Task description: Swap every "white wall" in the lines below for "beige wall" and write the lines out again with nothing else altered. Leave out the pictures.

Rows:
-- start --
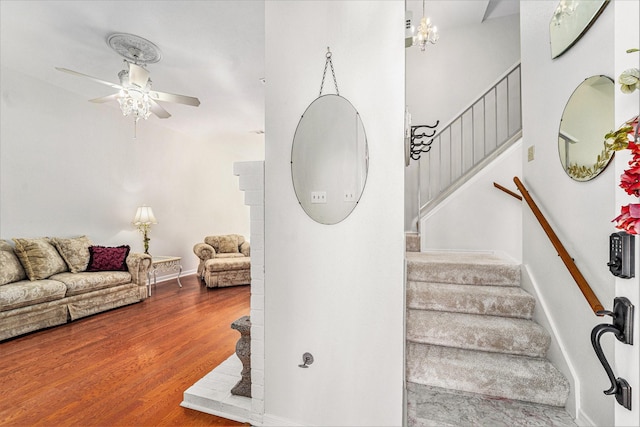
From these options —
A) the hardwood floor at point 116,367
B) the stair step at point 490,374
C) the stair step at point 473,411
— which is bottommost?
the hardwood floor at point 116,367

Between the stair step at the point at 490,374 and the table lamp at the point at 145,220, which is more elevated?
the table lamp at the point at 145,220

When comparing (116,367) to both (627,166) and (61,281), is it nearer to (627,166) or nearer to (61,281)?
(61,281)

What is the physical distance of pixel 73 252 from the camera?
400cm

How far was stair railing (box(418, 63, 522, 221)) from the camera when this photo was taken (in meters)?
4.09

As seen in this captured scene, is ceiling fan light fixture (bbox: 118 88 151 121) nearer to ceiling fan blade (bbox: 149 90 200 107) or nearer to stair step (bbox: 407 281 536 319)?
ceiling fan blade (bbox: 149 90 200 107)

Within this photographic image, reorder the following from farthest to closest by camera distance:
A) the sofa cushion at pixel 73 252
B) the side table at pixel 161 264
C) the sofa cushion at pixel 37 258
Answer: the side table at pixel 161 264 → the sofa cushion at pixel 73 252 → the sofa cushion at pixel 37 258

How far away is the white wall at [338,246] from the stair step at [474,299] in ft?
2.79

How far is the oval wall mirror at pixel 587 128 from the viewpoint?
1.46 meters

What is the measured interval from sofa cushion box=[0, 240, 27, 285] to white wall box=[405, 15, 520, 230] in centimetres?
487

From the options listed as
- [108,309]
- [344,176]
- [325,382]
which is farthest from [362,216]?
[108,309]

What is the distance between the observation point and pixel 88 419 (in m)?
1.81

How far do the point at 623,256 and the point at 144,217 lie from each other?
5766 mm

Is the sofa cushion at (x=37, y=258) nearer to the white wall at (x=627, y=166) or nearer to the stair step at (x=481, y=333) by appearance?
the stair step at (x=481, y=333)

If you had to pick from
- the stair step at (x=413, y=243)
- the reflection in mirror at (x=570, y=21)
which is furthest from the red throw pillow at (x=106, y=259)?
the reflection in mirror at (x=570, y=21)
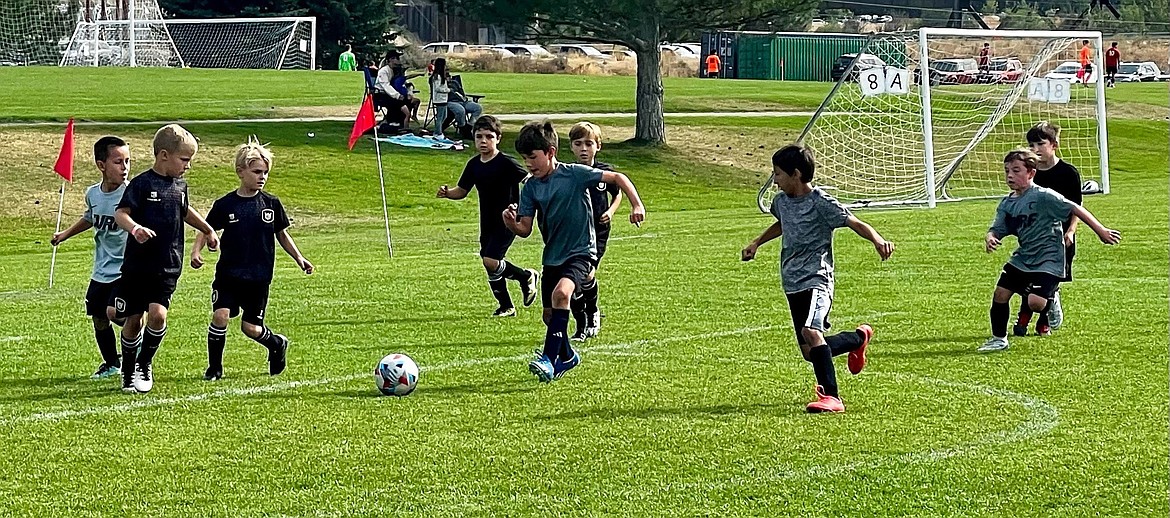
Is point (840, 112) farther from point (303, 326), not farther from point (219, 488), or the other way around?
point (219, 488)

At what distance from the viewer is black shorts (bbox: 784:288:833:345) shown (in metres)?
8.16

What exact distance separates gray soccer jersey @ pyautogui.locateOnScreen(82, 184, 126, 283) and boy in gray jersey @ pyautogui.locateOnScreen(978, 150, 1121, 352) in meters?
5.57

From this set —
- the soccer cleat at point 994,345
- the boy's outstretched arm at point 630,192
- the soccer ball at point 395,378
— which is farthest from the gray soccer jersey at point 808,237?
the soccer cleat at point 994,345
-- end --
Solution to this exercise:
From these options —
A) the hardwood floor at point 116,367
B) the stair step at point 490,374
C) the stair step at point 473,411
— which is bottommost?
the hardwood floor at point 116,367

Between the stair step at the point at 490,374 and the table lamp at the point at 145,220, which is more elevated?
the table lamp at the point at 145,220

When comparing (116,367) to both (627,166) and (61,281), is it nearer to (627,166) or nearer to (61,281)?
(61,281)

What is the physical distance of pixel 73 252 from the camera?
400cm

How far was stair railing (box(418, 63, 522, 221)) from the camera when this photo was taken (in meters)?
4.09

As seen in this captured scene, is ceiling fan light fixture (bbox: 118 88 151 121) nearer to ceiling fan blade (bbox: 149 90 200 107) or nearer to stair step (bbox: 407 281 536 319)?
ceiling fan blade (bbox: 149 90 200 107)

Within this photographic image, reorder the following from farthest to closest by camera distance:
A) the sofa cushion at pixel 73 252
B) the side table at pixel 161 264
C) the sofa cushion at pixel 37 258
Answer: the side table at pixel 161 264 → the sofa cushion at pixel 73 252 → the sofa cushion at pixel 37 258

How far away is the beige wall at [338,246] from the stair step at [474,299] in ft?
2.79

How far is the oval wall mirror at pixel 587 128 from the viewpoint?
1.46 meters

What is the measured interval from sofa cushion box=[0, 240, 27, 285] to beige wall box=[405, 15, 520, 230] in centimetres?
487

From the options listed as
- [108,309]
- [344,176]
- [325,382]
which is farthest from [362,216]?
[108,309]

What is the distance between the observation point and pixel 88 419 (in m)?
1.81

How far do the point at 623,256 and the point at 144,217 lie from each other?
5766 mm

Is the sofa cushion at (x=37, y=258) nearer to the beige wall at (x=627, y=166) or nearer to the stair step at (x=481, y=333) by appearance?
the stair step at (x=481, y=333)

If you had to pick from
- the stair step at (x=413, y=243)
- the reflection in mirror at (x=570, y=21)
which is furthest from the red throw pillow at (x=106, y=259)?
the reflection in mirror at (x=570, y=21)
Is point (840, 112) farther from point (303, 326), not farther from point (219, 488), or the other way around?
point (219, 488)

At what distance from the viewer is black shorts (bbox: 784:288:833:345) shown (in metres)?
8.16

What exact distance separates gray soccer jersey @ pyautogui.locateOnScreen(82, 184, 126, 283) and boy in gray jersey @ pyautogui.locateOnScreen(978, 150, 1121, 352) in meters?
5.57

From this set —
- the soccer cleat at point 994,345
- the boy's outstretched arm at point 630,192
- the soccer ball at point 395,378
— which is farthest from the gray soccer jersey at point 808,237?
the soccer cleat at point 994,345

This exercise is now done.